Data in this exercise:
<<<<
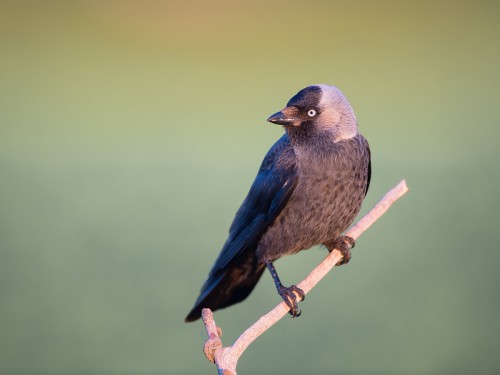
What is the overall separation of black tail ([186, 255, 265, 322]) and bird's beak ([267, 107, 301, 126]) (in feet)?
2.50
>>>>
<<<<
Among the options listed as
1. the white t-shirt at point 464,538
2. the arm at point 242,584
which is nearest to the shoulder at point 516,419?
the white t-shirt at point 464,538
>>>>
Description of the task: From the rows above, pull out each line that contains the word "point" and copy it unchanged.

Right answer:
1. the white t-shirt at point 464,538
2. the arm at point 242,584
which is nearest to the shoulder at point 516,419?
the white t-shirt at point 464,538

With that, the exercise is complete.